On the Regularization of Learnable Embeddings for Time Series Processing
- URL: http://arxiv.org/abs/2410.14630v1
- Date: Fri, 18 Oct 2024 17:30:20 GMT
- Title: On the Regularization of Learnable Embeddings for Time Series Processing
- Authors: Luca Butera, Giovanni De Felice, Andrea Cini, Cesare Alippi,
- Abstract summary: We investigate methods to regularize the learning of local learnable embeddings for time series processing.
We show that methods preventing the co-adaptation of local and global parameters are particularly effective in this context.

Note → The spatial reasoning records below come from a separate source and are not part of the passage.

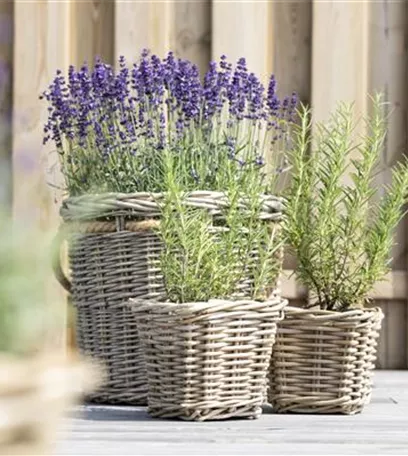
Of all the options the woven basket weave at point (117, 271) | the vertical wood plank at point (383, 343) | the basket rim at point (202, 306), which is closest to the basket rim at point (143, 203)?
the woven basket weave at point (117, 271)

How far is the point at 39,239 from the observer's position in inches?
29.6

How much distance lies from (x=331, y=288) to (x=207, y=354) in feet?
1.25

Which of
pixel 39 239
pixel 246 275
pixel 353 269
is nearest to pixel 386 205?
pixel 353 269

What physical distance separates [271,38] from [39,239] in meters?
2.78

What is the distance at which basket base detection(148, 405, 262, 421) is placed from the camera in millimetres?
2391

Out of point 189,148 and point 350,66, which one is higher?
point 350,66

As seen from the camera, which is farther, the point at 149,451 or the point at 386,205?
the point at 386,205

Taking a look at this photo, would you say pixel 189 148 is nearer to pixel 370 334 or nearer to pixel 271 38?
pixel 370 334

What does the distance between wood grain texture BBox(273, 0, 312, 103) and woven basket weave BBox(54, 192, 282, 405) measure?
948mm

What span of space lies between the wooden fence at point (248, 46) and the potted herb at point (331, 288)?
802 mm

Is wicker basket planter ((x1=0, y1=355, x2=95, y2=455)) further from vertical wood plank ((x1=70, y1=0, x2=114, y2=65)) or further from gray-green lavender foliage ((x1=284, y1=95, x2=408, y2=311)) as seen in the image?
vertical wood plank ((x1=70, y1=0, x2=114, y2=65))

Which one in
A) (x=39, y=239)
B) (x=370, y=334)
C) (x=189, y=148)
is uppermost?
(x=189, y=148)

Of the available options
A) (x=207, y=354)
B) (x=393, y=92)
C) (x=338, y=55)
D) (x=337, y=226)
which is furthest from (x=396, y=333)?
(x=207, y=354)

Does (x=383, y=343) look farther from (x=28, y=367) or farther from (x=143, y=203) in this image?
(x=28, y=367)
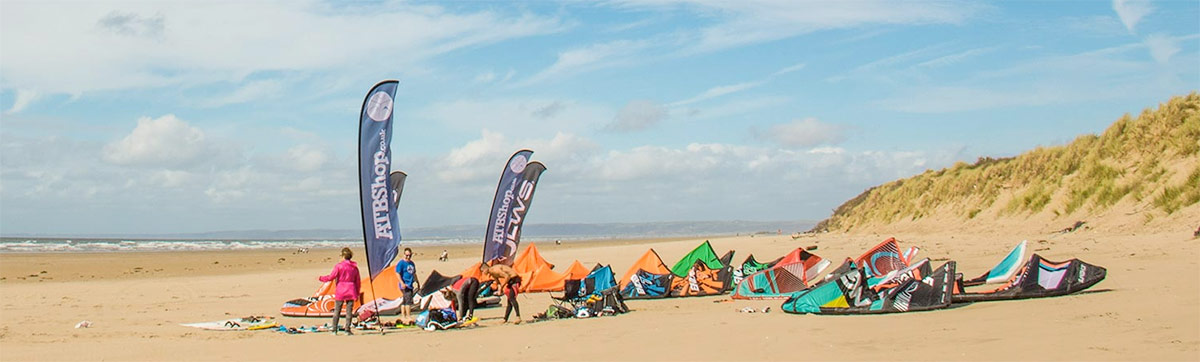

- Score: 18.069747511100132
- License:
- Abstract: In processing multiple time series, accounting for the individual features of each sequence can be challenging. To address this, modern deep learning methods for time series analysis combine a shared (global) model with local layers, specific to each time series, often implemented as learnable embeddings. Ideally, these local embeddings should encode meaningful representations of the unique dynamics of each sequence. However, when these are learned end-to-end as parameters of a forecasting model, they may end up acting as mere sequence identifiers. Shared processing blocks may then become reliant on such identifiers, limiting their transferability to new contexts. In this paper, we address this issue by investigating methods to regularize the learning of local learnable embeddings for time series processing. Specifically, we perform the first extensive empirical study on the subject and show how such regularizations consistently improve performance in widely adopted architectures. Furthermore, we show that methods preventing the co-adaptation of local and global parameters are particularly effective in this context. This hypothesis is validated by comparing several methods preventing the downstream models from relying on sequence identifiers, going as far as completely resetting the embeddings during training. The obtained results provide an important contribution to understanding the interplay between learnable local parameters and shared processing layers: a key challenge in modern time series processing models and a step toward developing effective foundation models for time series.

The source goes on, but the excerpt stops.